Spatial reasoning question data
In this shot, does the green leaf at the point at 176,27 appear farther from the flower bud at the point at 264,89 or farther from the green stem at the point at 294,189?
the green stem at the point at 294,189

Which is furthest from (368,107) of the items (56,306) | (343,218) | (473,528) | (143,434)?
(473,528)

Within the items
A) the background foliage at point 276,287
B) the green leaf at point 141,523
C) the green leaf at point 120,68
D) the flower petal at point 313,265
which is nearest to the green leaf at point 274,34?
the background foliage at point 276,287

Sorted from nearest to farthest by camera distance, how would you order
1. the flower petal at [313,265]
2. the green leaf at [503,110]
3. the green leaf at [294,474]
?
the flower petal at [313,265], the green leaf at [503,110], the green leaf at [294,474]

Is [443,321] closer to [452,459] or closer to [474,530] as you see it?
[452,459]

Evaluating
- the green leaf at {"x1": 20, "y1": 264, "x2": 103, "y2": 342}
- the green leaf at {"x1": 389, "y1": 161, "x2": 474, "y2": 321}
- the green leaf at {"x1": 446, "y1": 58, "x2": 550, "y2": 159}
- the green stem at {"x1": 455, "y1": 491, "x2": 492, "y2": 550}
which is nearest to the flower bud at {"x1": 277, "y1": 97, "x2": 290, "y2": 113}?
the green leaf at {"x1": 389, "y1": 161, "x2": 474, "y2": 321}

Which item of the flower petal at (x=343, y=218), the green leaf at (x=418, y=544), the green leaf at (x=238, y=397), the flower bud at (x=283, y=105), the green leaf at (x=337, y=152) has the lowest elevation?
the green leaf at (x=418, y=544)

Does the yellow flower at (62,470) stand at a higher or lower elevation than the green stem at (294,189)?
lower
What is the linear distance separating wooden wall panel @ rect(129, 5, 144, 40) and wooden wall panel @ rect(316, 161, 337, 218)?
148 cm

Job: Copy out the full listing exactly.

Problem solution:
In this shot, does the green leaf at the point at 176,27 appear farther from the flower bud at the point at 264,89 or farther from the green stem at the point at 294,189?
the green stem at the point at 294,189

Which is furthest from (368,107) of the items (56,306) | (343,218) | (473,528) | (143,434)?
(473,528)

Within the items
A) the background foliage at point 276,287
B) the green leaf at point 141,523
C) the green leaf at point 120,68
D) the flower petal at point 313,265
which is nearest to the green leaf at point 274,34?
the background foliage at point 276,287

Sorted from nearest to farthest by camera distance, how would you order
1. the flower petal at [313,265]
2. the green leaf at [503,110]
3. the green leaf at [294,474]
?
the flower petal at [313,265], the green leaf at [503,110], the green leaf at [294,474]

Is [443,321] closer to [452,459] or closer to [474,530] as you see it?
[452,459]

Evaluating
- the green leaf at {"x1": 20, "y1": 264, "x2": 103, "y2": 342}
- the green leaf at {"x1": 389, "y1": 161, "x2": 474, "y2": 321}
- the green leaf at {"x1": 446, "y1": 58, "x2": 550, "y2": 159}
- the green stem at {"x1": 455, "y1": 491, "x2": 492, "y2": 550}
which is nearest to the flower bud at {"x1": 277, "y1": 97, "x2": 290, "y2": 113}?
the green leaf at {"x1": 389, "y1": 161, "x2": 474, "y2": 321}

Which item of the flower petal at (x=343, y=218), the green leaf at (x=418, y=544), the green leaf at (x=238, y=397), the flower bud at (x=283, y=105), the green leaf at (x=337, y=152) has the lowest elevation?
the green leaf at (x=418, y=544)

Does the yellow flower at (62,470) stand at a higher or lower elevation than the green stem at (294,189)?
lower
What is the linear distance separating wooden wall panel @ rect(129, 5, 144, 40) and wooden wall panel @ rect(316, 161, 337, 218)?
148 cm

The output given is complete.